▸ STATED TASK
Reproduce all the entries exactly and keep the pictures out.

╭─ EXTRACTED DATA

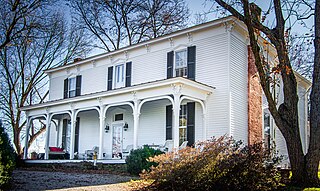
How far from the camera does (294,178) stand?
11.4m

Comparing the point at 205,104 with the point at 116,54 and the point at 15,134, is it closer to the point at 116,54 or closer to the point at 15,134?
the point at 116,54

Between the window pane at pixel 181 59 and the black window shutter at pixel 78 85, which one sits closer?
the window pane at pixel 181 59

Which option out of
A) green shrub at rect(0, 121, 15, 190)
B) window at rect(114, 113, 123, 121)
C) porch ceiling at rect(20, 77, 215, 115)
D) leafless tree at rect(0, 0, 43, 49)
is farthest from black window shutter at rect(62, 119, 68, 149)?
green shrub at rect(0, 121, 15, 190)

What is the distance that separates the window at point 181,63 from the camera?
1767cm

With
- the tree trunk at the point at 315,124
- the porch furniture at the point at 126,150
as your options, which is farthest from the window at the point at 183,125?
the tree trunk at the point at 315,124

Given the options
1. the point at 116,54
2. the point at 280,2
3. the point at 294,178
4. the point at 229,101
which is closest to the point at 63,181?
the point at 294,178

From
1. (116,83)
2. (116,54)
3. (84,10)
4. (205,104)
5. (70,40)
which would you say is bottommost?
(205,104)

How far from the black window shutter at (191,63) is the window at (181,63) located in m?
0.35

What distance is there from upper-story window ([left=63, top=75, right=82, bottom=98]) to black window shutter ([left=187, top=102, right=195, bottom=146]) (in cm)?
852

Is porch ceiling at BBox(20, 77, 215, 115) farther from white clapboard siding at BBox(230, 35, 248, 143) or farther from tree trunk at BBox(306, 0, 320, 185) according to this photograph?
tree trunk at BBox(306, 0, 320, 185)

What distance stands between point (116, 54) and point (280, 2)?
10415 mm

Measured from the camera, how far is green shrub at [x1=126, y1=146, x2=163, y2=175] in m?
13.7

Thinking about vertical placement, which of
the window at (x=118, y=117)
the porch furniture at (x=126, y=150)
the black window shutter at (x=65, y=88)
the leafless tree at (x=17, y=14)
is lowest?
the porch furniture at (x=126, y=150)

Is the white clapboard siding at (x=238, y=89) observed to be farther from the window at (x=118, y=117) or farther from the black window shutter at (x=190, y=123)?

╰─

▸ RESULT OF THIS TASK
How far from the camera does (294,178) stand?
11.4m

Comparing the point at 205,104 with the point at 116,54 and the point at 15,134, is it closer to the point at 116,54 or closer to the point at 15,134?
the point at 116,54

Between the window pane at pixel 181 59 and the black window shutter at pixel 78 85, which one sits closer?
the window pane at pixel 181 59

Which option out of
A) green shrub at rect(0, 121, 15, 190)
B) window at rect(114, 113, 123, 121)
C) porch ceiling at rect(20, 77, 215, 115)
D) leafless tree at rect(0, 0, 43, 49)
is farthest from black window shutter at rect(62, 119, 68, 149)?
green shrub at rect(0, 121, 15, 190)

What is the distance that separates the window at point 181,63 from the camera?
1767cm

With
- the tree trunk at the point at 315,124
- the porch furniture at the point at 126,150
as your options, which is farthest from the window at the point at 183,125?
the tree trunk at the point at 315,124

Given the options
1. the point at 116,54
2. the point at 280,2
3. the point at 294,178
4. the point at 229,101
which is closest to the point at 63,181?
the point at 294,178

From
1. (116,83)
2. (116,54)
3. (84,10)
4. (205,104)
5. (70,40)
which would you say is bottommost?
(205,104)

How far from the black window shutter at (191,63) is the window at (181,63) located in m?
0.35

What distance is there from upper-story window ([left=63, top=75, right=82, bottom=98]) to black window shutter ([left=187, top=102, right=195, bottom=146]) (in cm)?
852

Is porch ceiling at BBox(20, 77, 215, 115) farther from white clapboard siding at BBox(230, 35, 248, 143) or farther from tree trunk at BBox(306, 0, 320, 185) according to this photograph?
tree trunk at BBox(306, 0, 320, 185)

What distance stands between point (116, 54) and point (280, 2)?
10415 mm

Measured from the camera, how far is green shrub at [x1=126, y1=146, x2=163, y2=175] in m?
13.7

Thinking about vertical placement, which of
the window at (x=118, y=117)
the porch furniture at (x=126, y=150)
the black window shutter at (x=65, y=88)
the leafless tree at (x=17, y=14)
is lowest?
the porch furniture at (x=126, y=150)

Is the white clapboard siding at (x=238, y=89) observed to be farther from the window at (x=118, y=117) or farther from the black window shutter at (x=190, y=123)?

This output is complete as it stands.